EXTRACT TO READ:

_ _ _ _ _ _ _

Hydrodynamic Disturbance Drives Habitat‐Dependent Assembly of Microalgae: Divergent Adaptive Strategies in a Heavily Sediment‐Laden River Ecosystem

Hydrological connectivity and sediment‐driven disturbance structure microbial communities in river ecosystems, but most studies focus on single habitats. Consequently, the assembly mechanisms of cyanobacterial and eukaryotic microalgae across interconnected habitats in sediment‐laden rivers remain poorly understood.

We investigated longitudinal and vertical assembly patterns of planktonic and benthic microalgae across 44 sections of the Yellow River (22 natural river and 22 reservoir‐affected sites) using 16S/18S rRNA gene amplicon sequencing combined with neutral modelling, network analysis and path modelling.

We hypothesized that cyanobacteria and eukaryotic microalgae adopt distinct adaptive strategies in response to hydrodynamic disturbance and habitat heterogeneity in sediment‐laden river.

_ _ _ _ _ _ _

Scene geometry reasoning data:

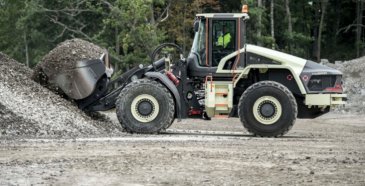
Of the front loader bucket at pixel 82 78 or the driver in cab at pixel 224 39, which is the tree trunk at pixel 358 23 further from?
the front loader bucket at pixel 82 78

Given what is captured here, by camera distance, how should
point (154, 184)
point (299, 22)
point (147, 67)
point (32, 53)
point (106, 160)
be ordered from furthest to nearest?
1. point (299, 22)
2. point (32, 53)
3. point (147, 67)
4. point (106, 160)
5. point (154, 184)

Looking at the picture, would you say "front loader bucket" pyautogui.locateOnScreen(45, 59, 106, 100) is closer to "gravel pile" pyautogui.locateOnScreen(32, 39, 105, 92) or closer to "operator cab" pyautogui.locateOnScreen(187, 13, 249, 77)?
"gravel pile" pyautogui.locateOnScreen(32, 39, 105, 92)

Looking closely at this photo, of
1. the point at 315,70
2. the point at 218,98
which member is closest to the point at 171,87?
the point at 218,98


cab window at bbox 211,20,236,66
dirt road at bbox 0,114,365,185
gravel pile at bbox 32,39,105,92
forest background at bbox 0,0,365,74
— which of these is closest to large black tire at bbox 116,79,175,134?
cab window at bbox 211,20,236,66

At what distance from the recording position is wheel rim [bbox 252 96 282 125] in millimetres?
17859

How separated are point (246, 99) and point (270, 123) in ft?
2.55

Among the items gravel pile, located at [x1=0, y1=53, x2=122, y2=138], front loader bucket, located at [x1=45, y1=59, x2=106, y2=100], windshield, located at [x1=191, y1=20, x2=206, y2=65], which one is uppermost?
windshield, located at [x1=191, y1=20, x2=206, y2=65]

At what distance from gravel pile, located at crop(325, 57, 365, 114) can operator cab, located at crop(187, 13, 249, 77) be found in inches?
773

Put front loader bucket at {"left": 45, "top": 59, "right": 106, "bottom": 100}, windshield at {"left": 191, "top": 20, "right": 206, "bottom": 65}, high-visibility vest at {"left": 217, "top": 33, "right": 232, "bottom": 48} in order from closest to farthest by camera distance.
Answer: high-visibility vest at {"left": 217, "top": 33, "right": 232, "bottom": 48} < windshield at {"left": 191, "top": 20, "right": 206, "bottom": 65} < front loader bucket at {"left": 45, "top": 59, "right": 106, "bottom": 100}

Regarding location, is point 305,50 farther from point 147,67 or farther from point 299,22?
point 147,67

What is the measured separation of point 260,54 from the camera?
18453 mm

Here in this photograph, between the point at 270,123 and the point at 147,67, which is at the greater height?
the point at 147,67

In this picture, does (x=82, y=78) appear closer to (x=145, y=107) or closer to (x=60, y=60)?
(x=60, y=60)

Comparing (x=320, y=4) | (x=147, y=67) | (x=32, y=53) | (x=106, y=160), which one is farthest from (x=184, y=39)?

_ _ _ _ _ _ _

TASKS TO PERFORM:
A. Do the following statements agree with the Yellow River microalgae abstract? For each, answer yes or no and quote the deciding words. (i) The study covered 44 sections of the Yellow River. (ii) Most earlier studies examined several interconnected habitats. (iii) The authors relied on 16S rRNA gene sequencing alone.
B. According to the Yellow River microalgae abstract, how many of the sampled sites were reservoir-affected?
C. Extend the Yellow River microalgae abstract beyond its final sentence.

TASK-BY-TASK ANSWERS:
A.
(i) Yes: "across 44 sections of the Yellow River (22 natural river and 22 reservoir‐affected sites)"
(ii) No: "but most studies focus on single habitats"
(iii) No: "using 16S/18S rRNA gene amplicon sequencing combined with neutral modelling, network analysis and path modelling"

B. Twenty-two of the sites were reservoir-affected.

C.
We found that microalgal communities differed markedly between planktonic and benthic habitats, with sediment transport enhancing benthic cyanobacterial abundance. Deterministic processes dominated community assembly, particularly in benthic habitats. Along longitudinal and vertical gradients, cyanobacteria showed stronger dispersal limitation and habitat coupling than eukaryotic microalgae and reservoir sections exhibited weaker planktonic‐benthic connectivity.

These findings indicate that hydrodynamic disturbance and sediment dynamics differentially regulate cyanobacterial and eukaryotic assembly across habitats in sediment‐laden rivers, highlighting the importance of cross‐habitat perspectives for understanding microbial organization in large river systems.